In the second episode of The Crown season 3, aptly titled "Margaretology," Princess Margaret is presented as a makeshift U.S. ambassador forced to step in when Queen Elizabeth II's efforts to get U.S. president Lyndon B. Johnson to England fail. The episode, which culminates in Princess Margaret's successful, if untraditional, negotiation to a financial bailout, suggests that the Queen extended an offer to LBJ to visit more than once—invitations that LBJ rejected or ignored. This, as any The Crown fan knows, is unusual, to say the least. So: did it happen?
In short: There's no evidence such a thing happened. The Lyndon B. Johnson Presidential Library tweeted last July that, for reasons that aren't clear, LBJ and the Queen never met. (By comparison, LBJ and Harold Wilson, another key figure in season 3, met a handful of times, and Princess Margaret and her husband Lord Snowdon attended a White House dinner during her notorious U.S. tour in 1965).
Wrote the archivists in a statement from the LBJ Presidential Library: "President Johnson and Queen Elizabeth corresponded from March 1964 to July 1967. Nothing serious—congratulations on births, birthday wishes, and a condolence message after the death of Churchill. Queen Elizabeth never sent an invitation to President Johnson to visit Great Britain.

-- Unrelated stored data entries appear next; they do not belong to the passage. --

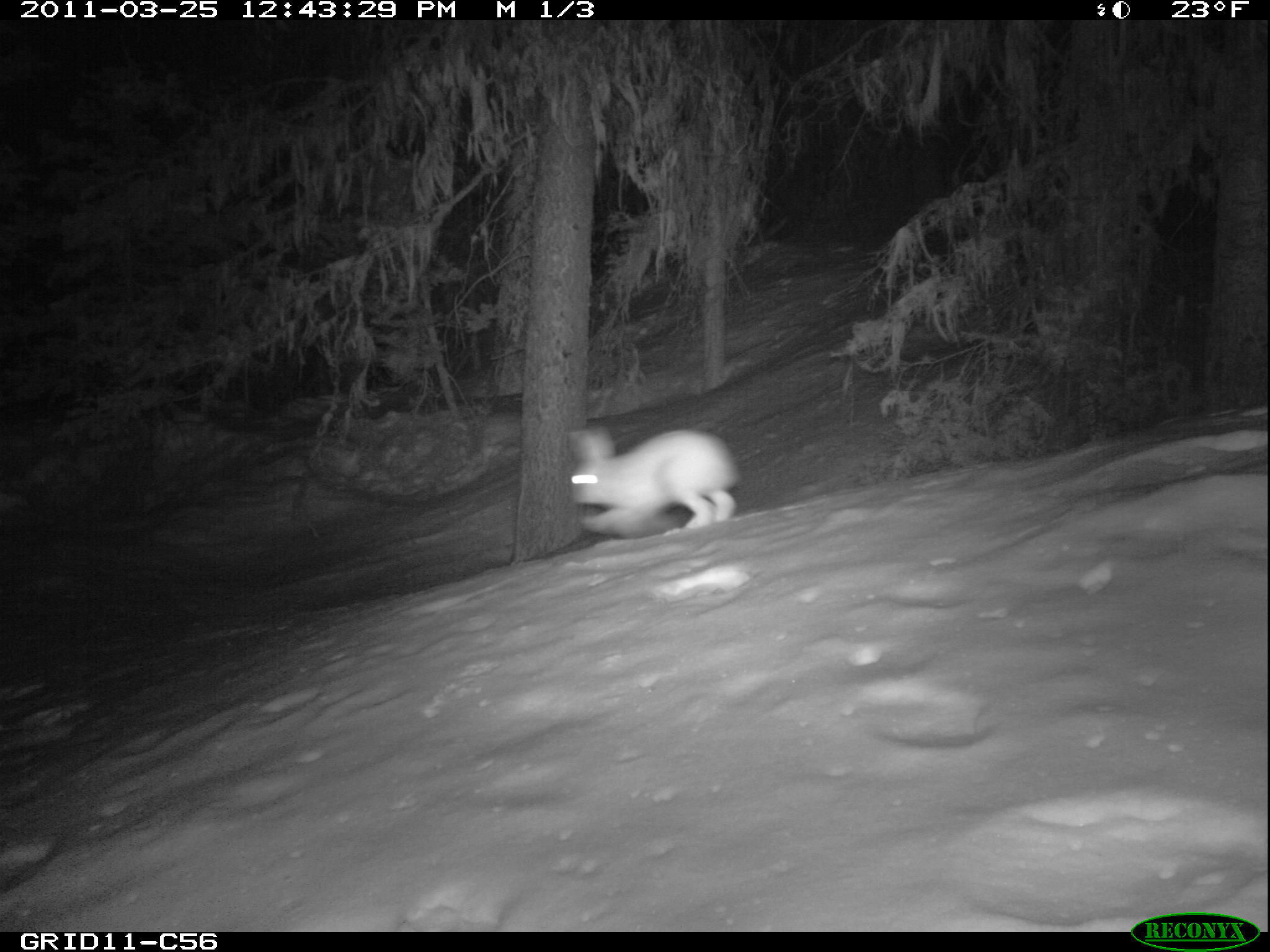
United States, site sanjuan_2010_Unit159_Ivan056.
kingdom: Animalia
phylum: Chordata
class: Mammalia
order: Lagomorpha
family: Leporidae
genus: Lepus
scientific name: Lepus americanus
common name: snowshoe hare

And, President Johnson never sent an invitation to the Queen to visit the United States."
It's odd, really, the fact that these two never met. "We do not know why. (We've been asked this question before and have not found a specific reason.)" added the LBJ Library in its statement. The Queen did visit the U.S. in 1991, and met LBJ's wife, First Lady Lady Bird at that time, but didn't meet LBJ; the Johnson administration apparently planed two trips to Europe that may have included a trip to England, but both fell through, per the LBJ Library.
Even when LBJ was vice president to President John F. Kennedy, he and the Queen never met (even when JFK and the Queen met in 1961), the statement added. It's possible that they met at a State Dinner in the Queen's honor in 1957—at the time, LBJ was Senate Majority Leader—but that's not entirely clear, either. If we assume they didn't meet, then LBJ is literally the only U.S. President (of 12!) during the Queen's reign to have never met her.

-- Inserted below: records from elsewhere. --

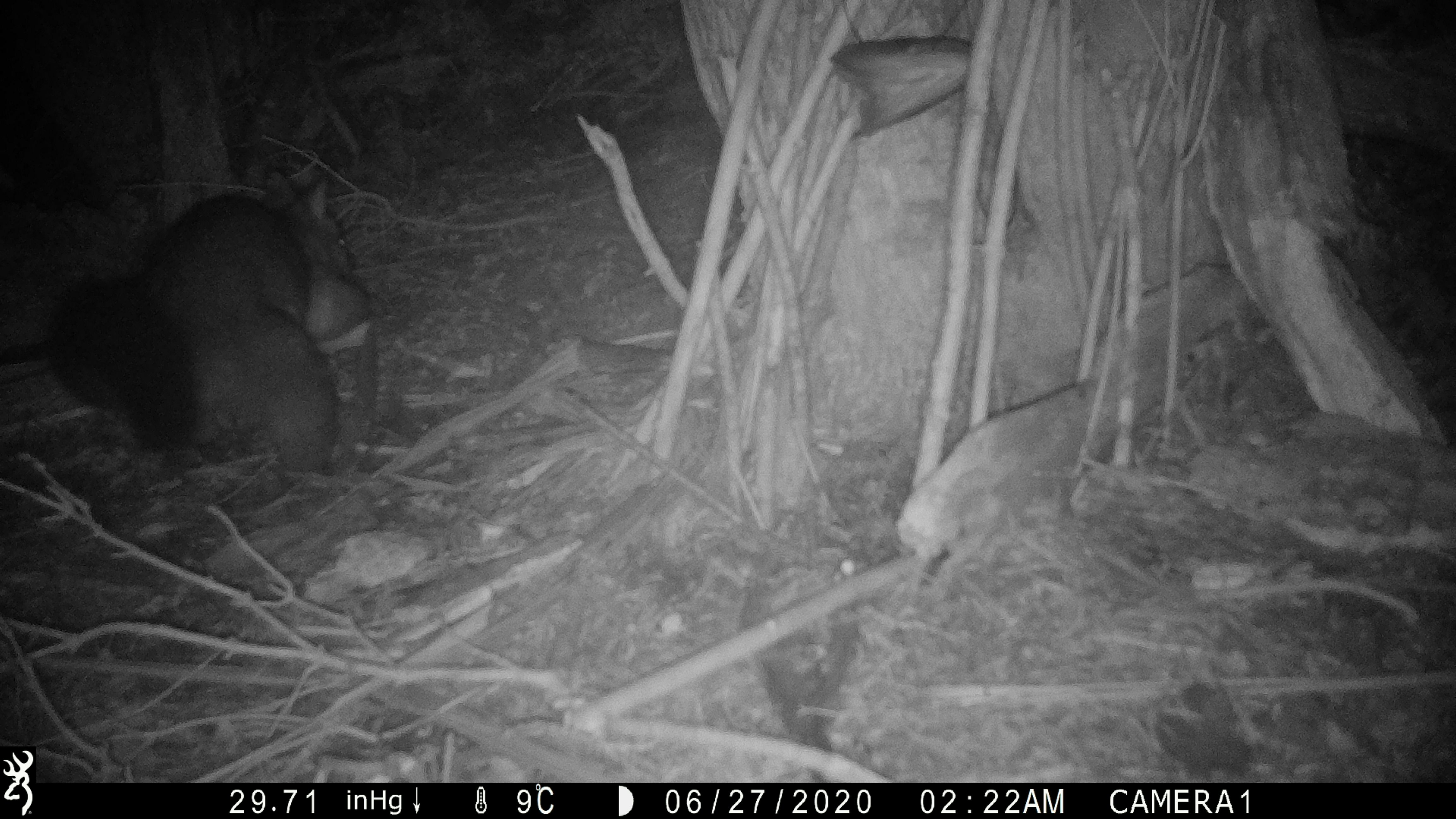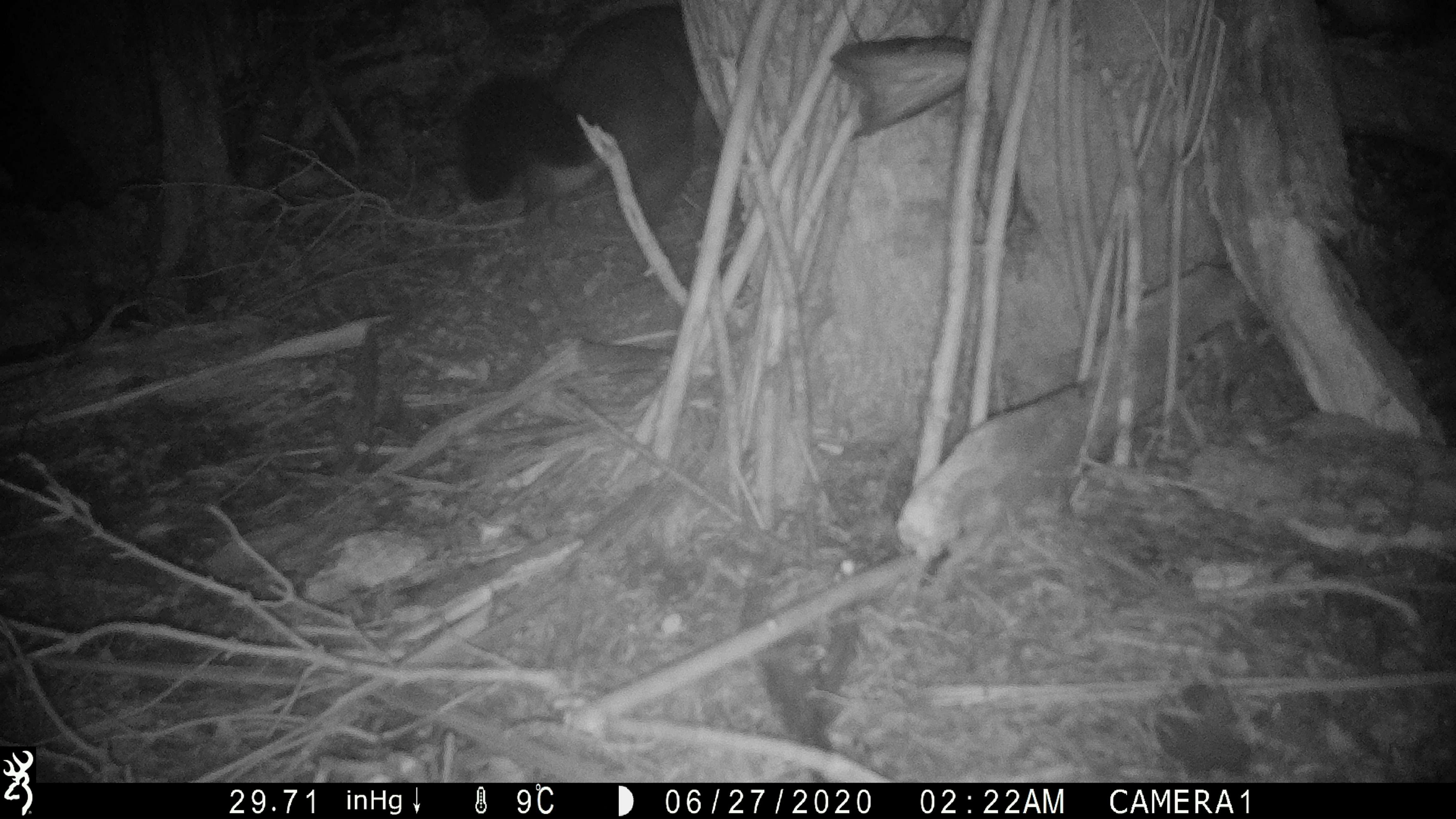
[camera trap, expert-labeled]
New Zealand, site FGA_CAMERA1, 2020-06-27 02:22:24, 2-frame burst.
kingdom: Animalia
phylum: Chordata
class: Mammalia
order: Diprotodontia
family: Phalangeridae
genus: Trichosurus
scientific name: Trichosurus vulpecula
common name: common brushtail possum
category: possum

The White House Historical Association confirms the LBJ Library's account via a page on its website: "Queen Elizabeth II never met President Lyndon Johnson during his presidency and was unable to attend John F. Kennedy's funeral because she was pregnant with Prince Edward."
The "Margaretology" episode also stretches the truth when it comes to Margaret's White House visit—which did happen, but was nowhere near as successful as The Crown suggests. In fact, Princess Margaret's tour in general was not as well-received as The Crown suggests, especially because she insulted a handful of celebrities along the way (she described Elizabeth Taylor's engagement ring as "vulgar," in just one example). That said, ultimately we don't really know what happened during Margaret's White House dinner—not much has been written about it, unlike the rest of her tour—nor do we know why, exactly, the Queen and LBJ never met. The Crown, it seems, is taking those spaces in historical knowledge and filling in the gaps.